As someone wise said (actually, the British actor Michael Caine), "Be like a duck. Calm on the surface, but always paddling like the dickens underneath."

So what might be coming up to the surface for Agaric (and perhaps the Internet)?  Here's a few technologies and standards we're getting into:

  • Microformats: whose appeal is dead simplicity for potentially powerful uses.
    • The simple part is here: "small HTML additions to your webpages, used to make your data readable by machines as well as humans."
    • The power and purpose is partly here, and more coming: "Right now, microformats can be used to let users easily extract people/event information from your website for their organiser software (like Outlook). It also submits your documents into Technorati’s new microformat search engine. In the near future, microformats will help both you and your work be better ranked by conventional search engines like Google. They will also make your data accessible to other sites – like event organisers – who in turn will promote your site."
    • See more at Microformats.org
  • One Laptop Per Child (OLPC), and the incredible amount of dedication, ingenuitiy, and sheer person-hours and brainpower going into developing a sub-$100 laptop with the explicit purpose of getting these laptops into the hands of individual children all over the world: one laptop per child, as learning tools "created expressly for the world's poorest children living in its most remote environments."

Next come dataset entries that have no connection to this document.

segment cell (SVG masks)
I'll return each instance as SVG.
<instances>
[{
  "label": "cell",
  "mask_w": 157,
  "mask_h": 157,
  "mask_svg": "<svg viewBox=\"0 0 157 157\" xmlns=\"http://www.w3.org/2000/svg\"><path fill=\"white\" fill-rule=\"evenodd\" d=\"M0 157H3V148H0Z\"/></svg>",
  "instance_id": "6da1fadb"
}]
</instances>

    • Related to this, they've made CrossMark their "flexible, lightweight textual markup language."  I would like to add this to the input-export filter in Drupal so the best open source content management system for collaborative work, and the sites that run it, will be ready for the kids learning their markup language on OLPC computers.  I'd love if other people in the Drupal community interested in helping make Drupal ready for this project to contact me.
  • Outline Processor Markup Language (OPML), "an XML-based format that allows exchange of outline-structured information between applications running on different operating systems and environments," is a whole other crazy matter!  I'd really like – somehow – to bring this to Drupal, and be able to have a mirror, or a partial mirror, of a site in an application.